As the answer, return precisely the lines from the one containing "Zuchon - Alles" to the final line of the material below, inclusive, and omit every picture.

======== INFORMATION PROVIDED

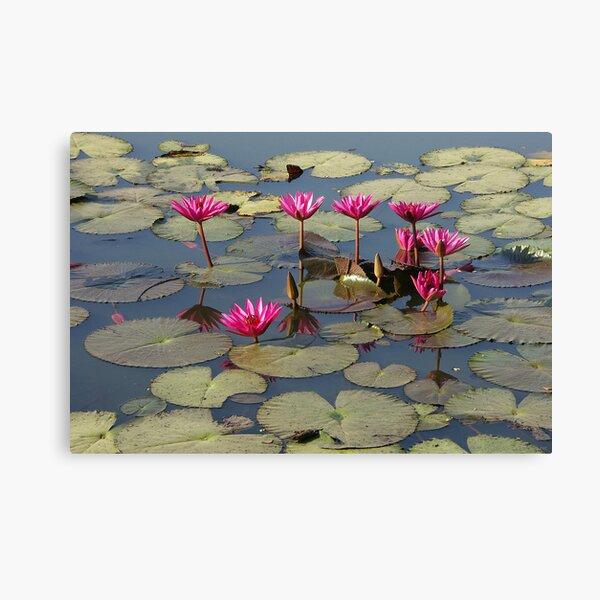 Pink Lotus Impression sur toile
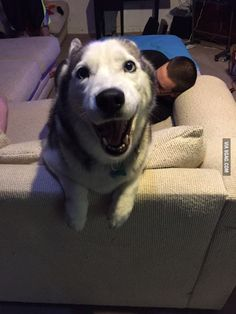 I asked if she wants to go for a ride in the car.. I think it's safe to assume she does - 9GAG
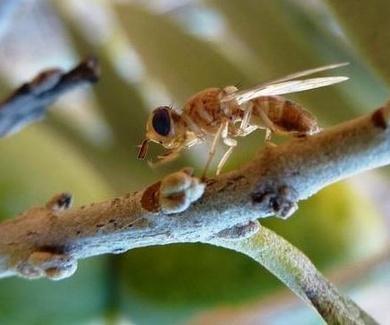 En verano hay muchos bichos que pican. Aprende a diferenciarlos.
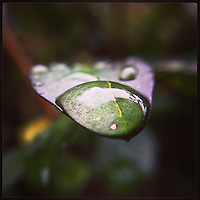 A drop of water sits on a leaf on another cloudy day in Philadelphia on January 16, 2013.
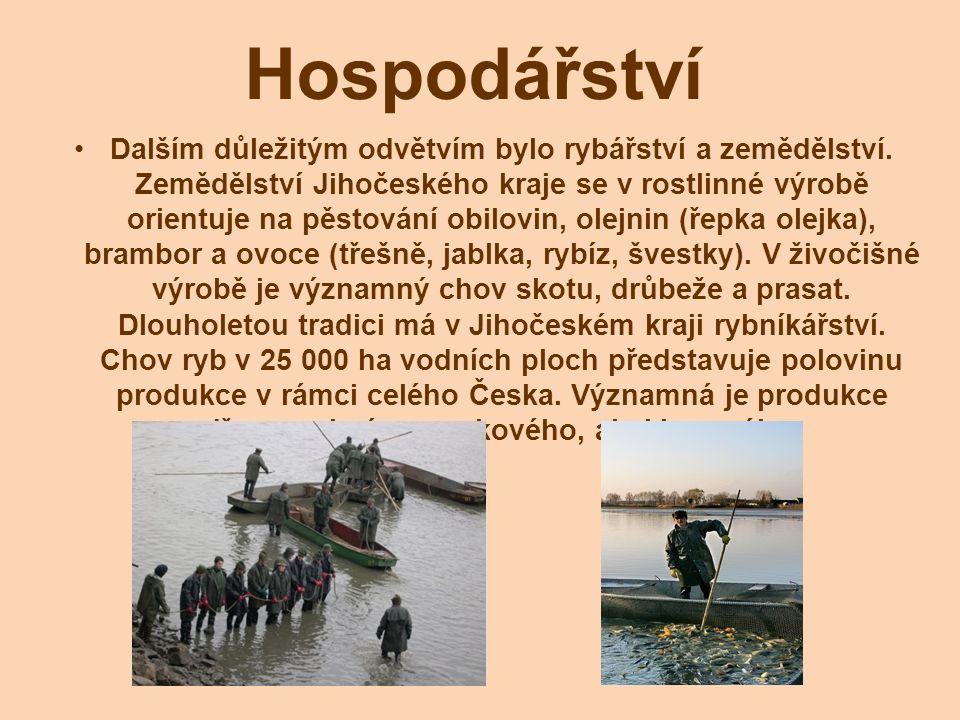 Hospodářství Dalším důležitým odvětvím bylo rybářství a zemědělství.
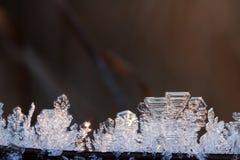 Die Niederlassungen eines Busches im Winter, umfasst mit Reifmakroschuß Lizenzfreies Stockfoto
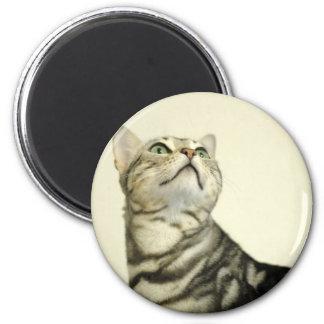 Marble Bengal Cat Magnet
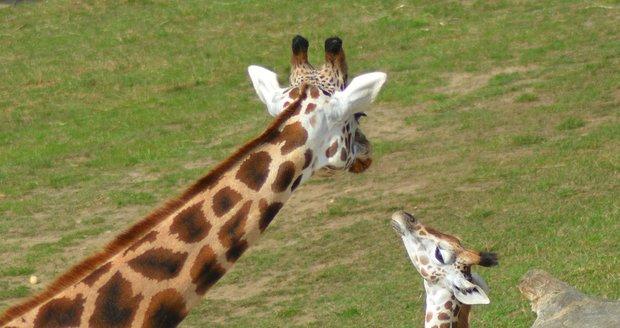 Žirafa se dostala na seznam ohrožených zvířat. V přírodě jich není ani sto tisíc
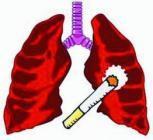 肺癌伴脑转移怎么办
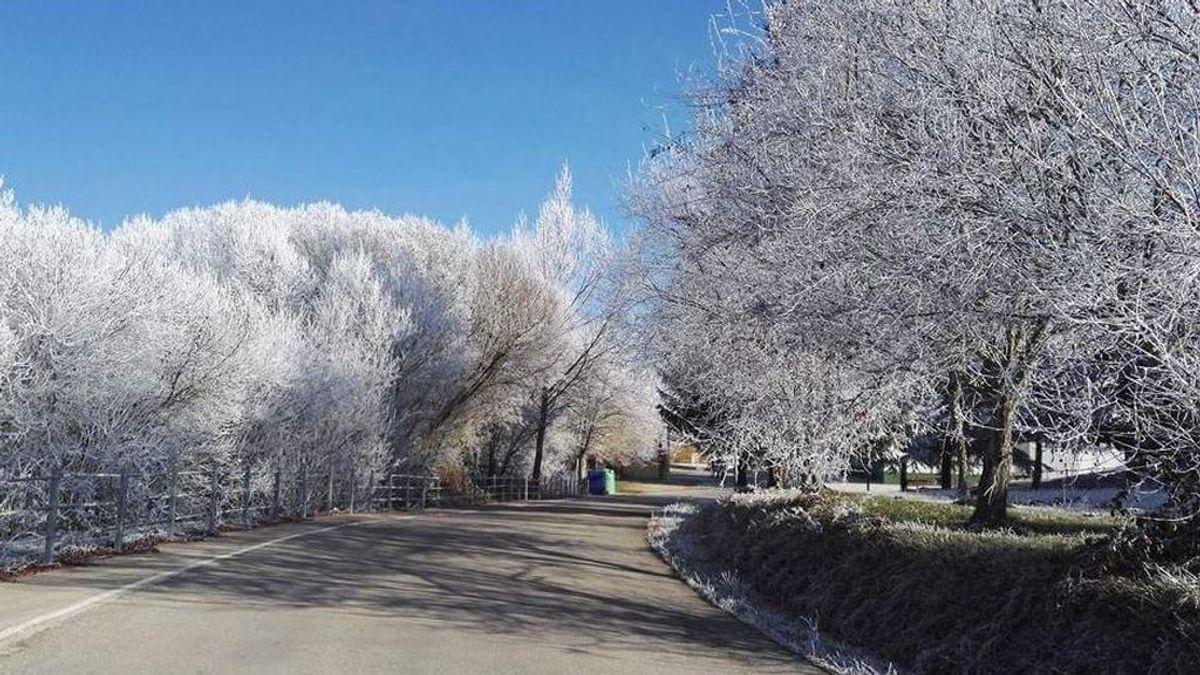 Llegan las primeras cencelladas del año: todo sobre uno de los fenómenos meteo más bellos del invierno
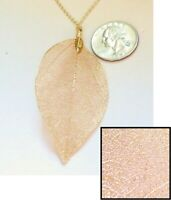 Gorgeous Delicate Gold Dipped Genuine Laurel Bay Leaf Pendant Necklace, 18""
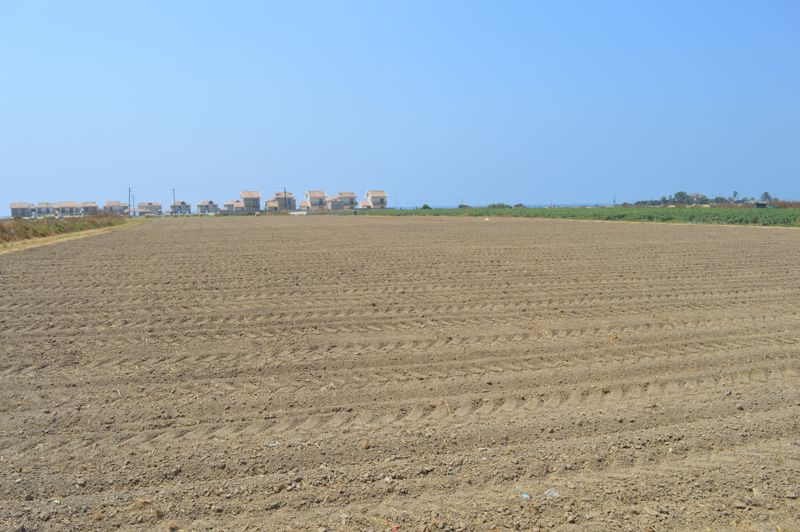 Ploughed plot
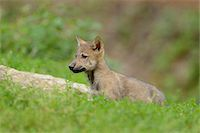 perception - Eastern wolf (Canis lupus lycaon) cub standing on a meadow, Germany Stock Photo - Premium Rights-Managednull, Code: 700-06773473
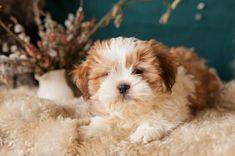 Zuchon - Alles over hondenrassen ✓ Puppy, Lhasa Apso, Shih Tzus, Bichon Frise, Dogs, Animals, Flower, Animais, Animales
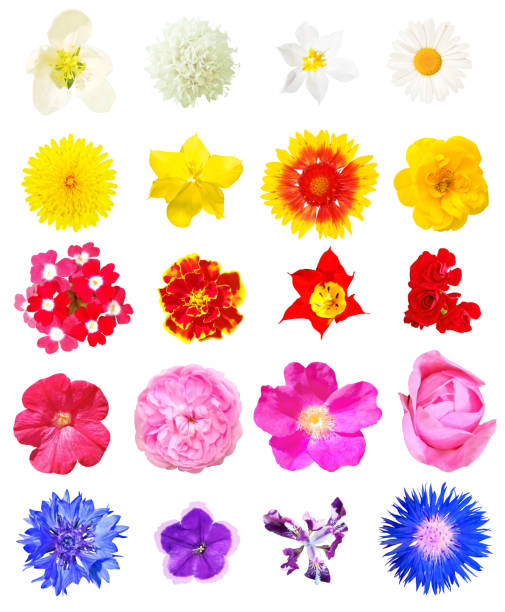 Isolated flowers set picture id977666564?b=1&k=6&m=977666564&s=612x612&w=0&h=gufx8ikczrwcnco  32zzi9oqsyjy8kbxhlvc5 pygm=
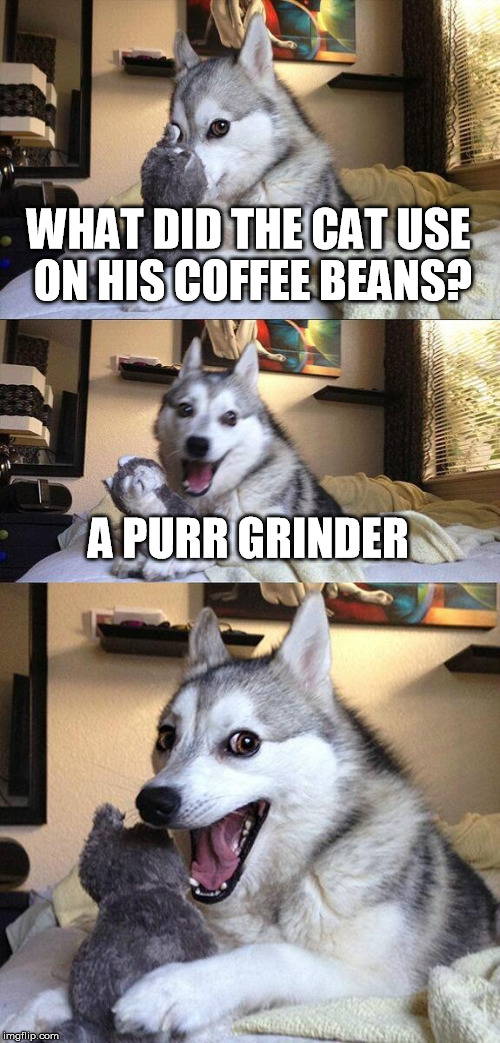 Good pun dog ....  |  WHAT DID THE CAT USE ON HIS COFFEE BEANS? A PURR GRINDER | image tagged in memes,bad pun dog | made w/ Imgflip meme maker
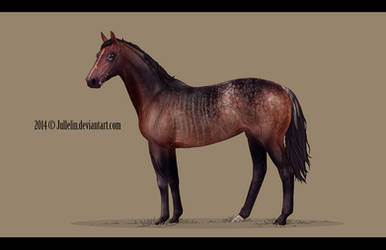 Thoroughbred Commission #4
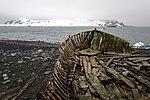 Half Moon Island, Antarctica. (24914215426).jpg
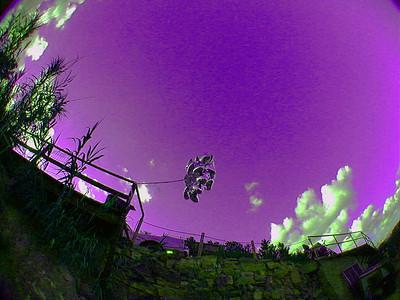 balloons-purple-sky 2 027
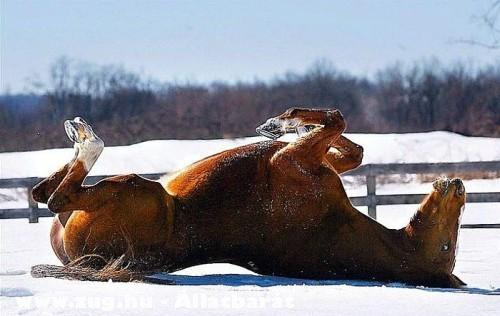 Brékelõ lovacska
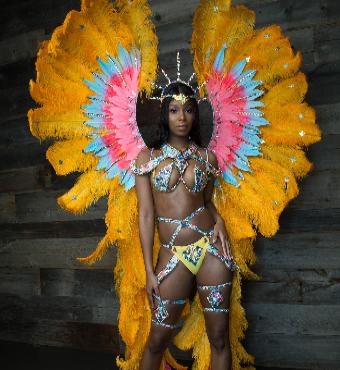Paradise - VIP Carnival - Toronto Revellers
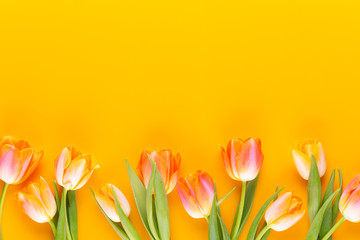Spoed Foto op Canvas Tulp Yellow pastels color tulips on yellow background.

================

#### EXPECTED ANSWER:
 Zuchon - Alles over hondenrassen ✓ Puppy, Lhasa Apso, Shih Tzus, Bichon Frise, Dogs, Animals, Flower, Animais, Animales
 Isolated flowers set picture id977666564?b=1&k=6&m=977666564&s=612x612&w=0&h=gufx8ikczrwcnco  32zzi9oqsyjy8kbxhlvc5 pygm=
 Good pun dog ....  |  WHAT DID THE CAT USE ON HIS COFFEE BEANS? A PURR GRINDER | image tagged in memes,bad pun dog | made w/ Imgflip meme maker
 Thoroughbred Commission #4
 Half Moon Island, Antarctica. (24914215426).jpg
 balloons-purple-sky 2 027
 Brékelõ lovacska
Paradise - VIP Carnival - Toronto Revellers
Spoed Foto op Canvas Tulp Yellow pastels color tulips on yellow background.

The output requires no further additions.